**Information supplied:**
↓↓↓

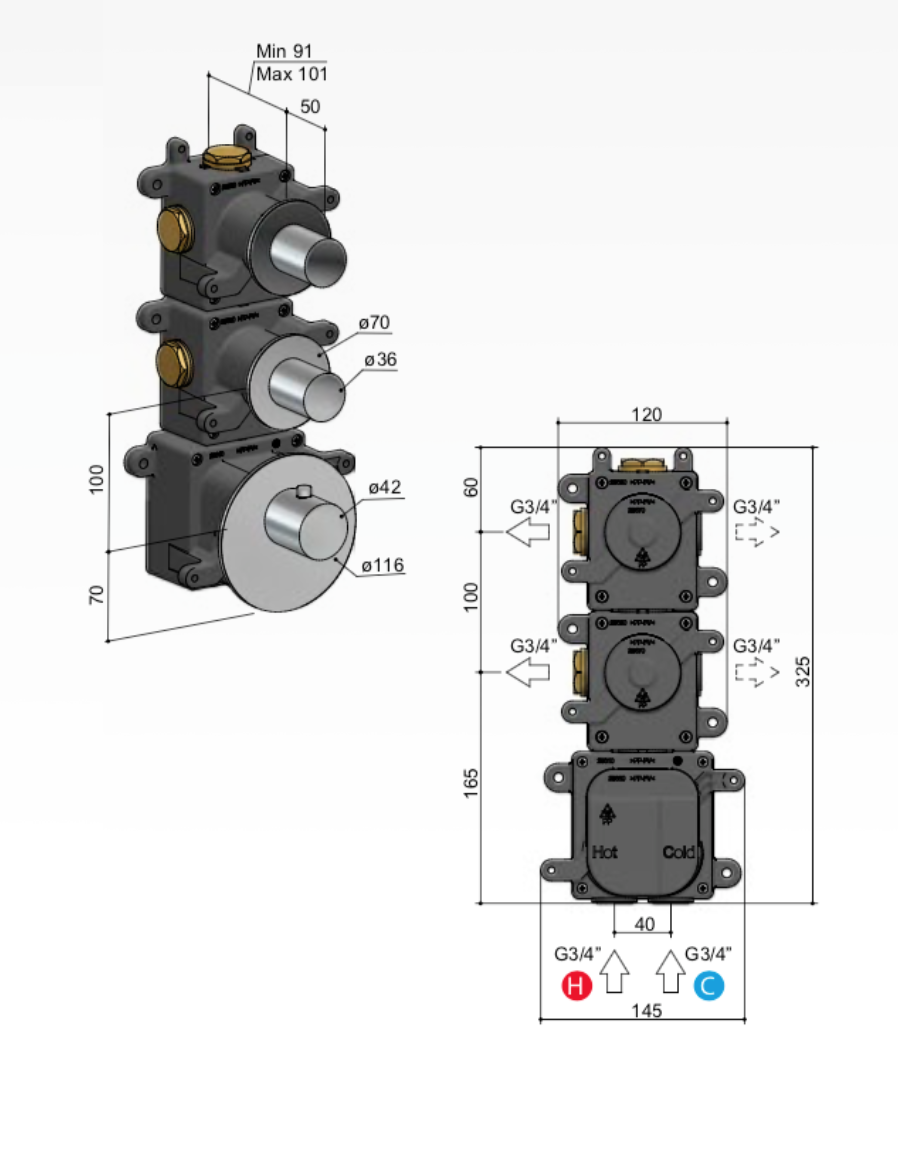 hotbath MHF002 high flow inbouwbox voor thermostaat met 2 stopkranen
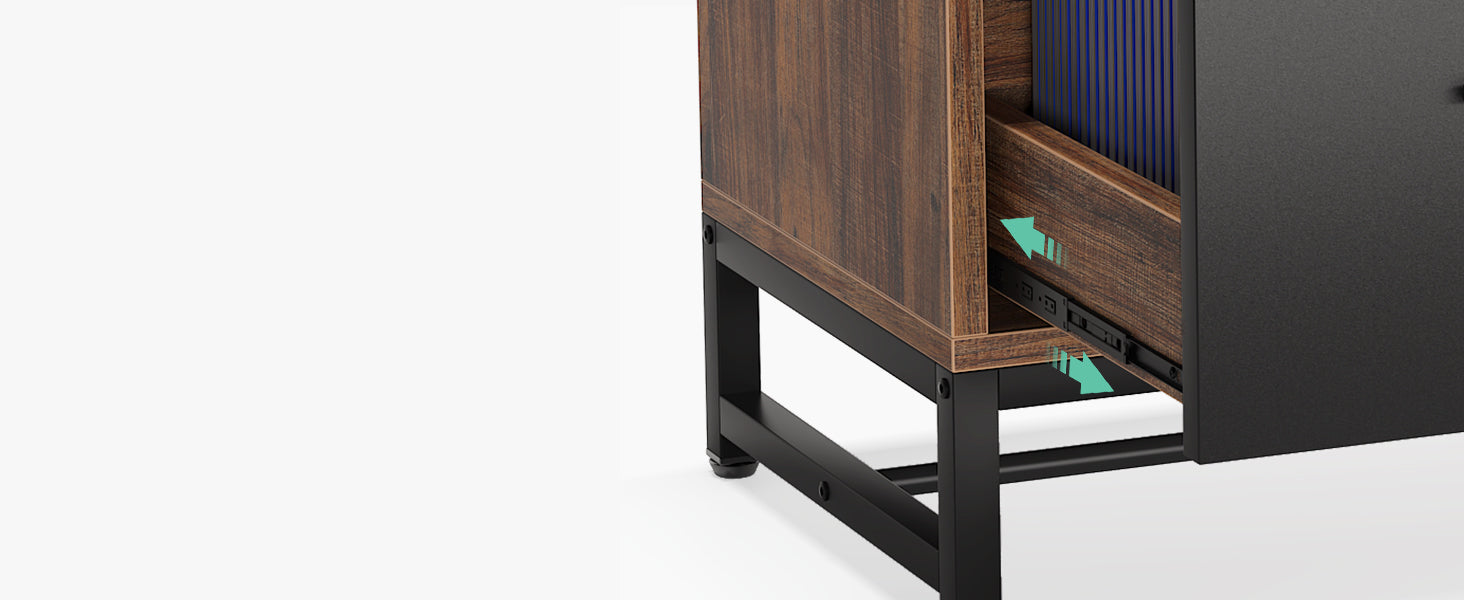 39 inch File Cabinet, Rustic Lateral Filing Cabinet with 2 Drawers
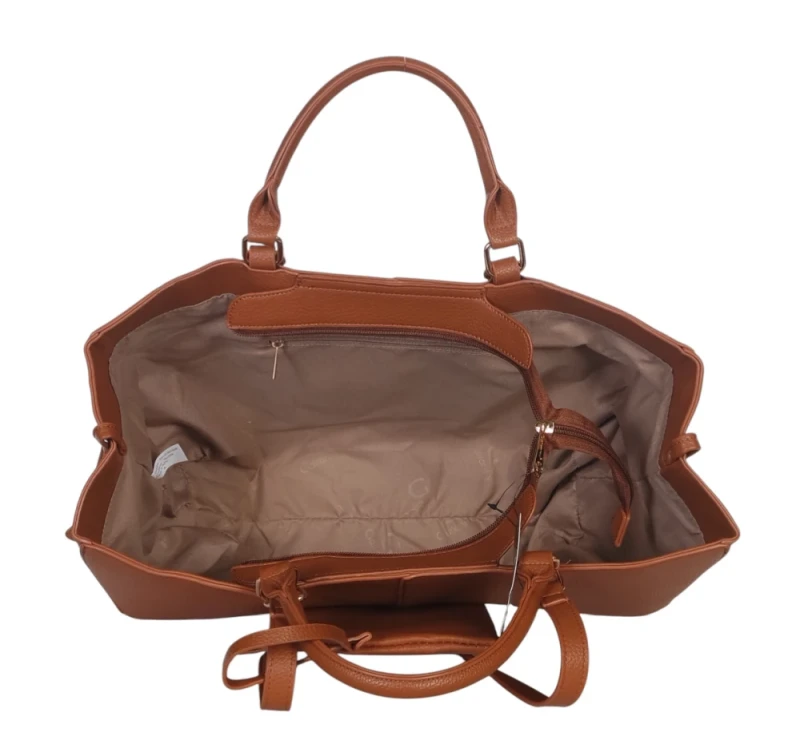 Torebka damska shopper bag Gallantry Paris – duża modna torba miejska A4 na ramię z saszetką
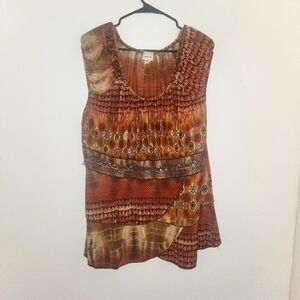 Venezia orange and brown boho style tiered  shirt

↑↑↑
↓↓↓

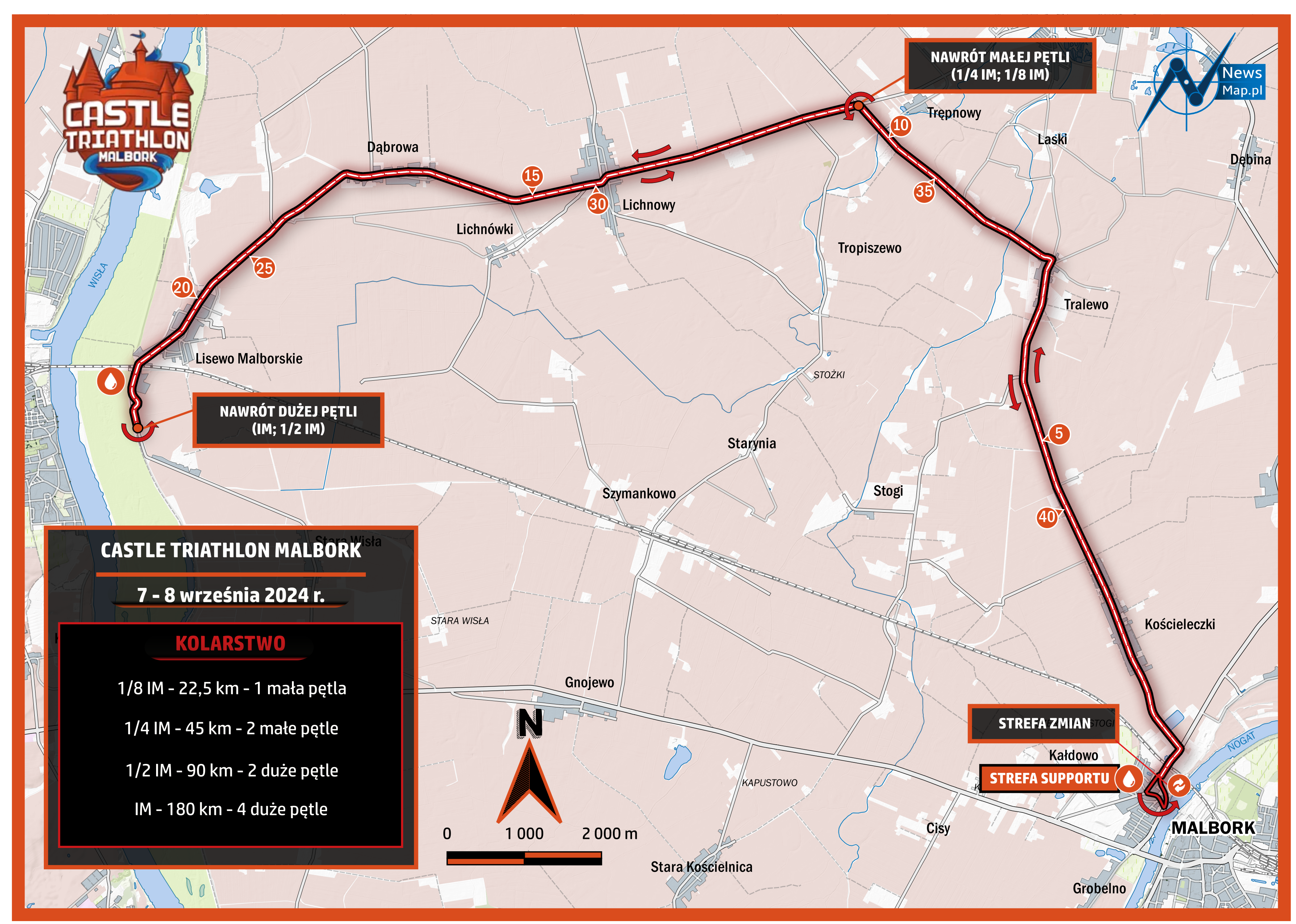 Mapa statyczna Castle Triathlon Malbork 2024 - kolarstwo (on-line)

↑↑↑

**What needs to be done:** List everything from the line containing "hotbath MHF002 high" down to the line containing "Venezia orange and" as a numbered list, skipping blank lines. Keep the pictures out of the list.

**Solution below:**
1.  hotbath MHF002 high flow inbouwbox voor thermostaat met 2 stopkranen
2.  39 inch File Cabinet, Rustic Lateral Filing Cabinet with 2 Drawers
3.  Torebka damska shopper bag Gallantry Paris – duża modna torba miejska A4 na ramię z saszetką
4.  Venezia orange and brown boho style tiered  shirt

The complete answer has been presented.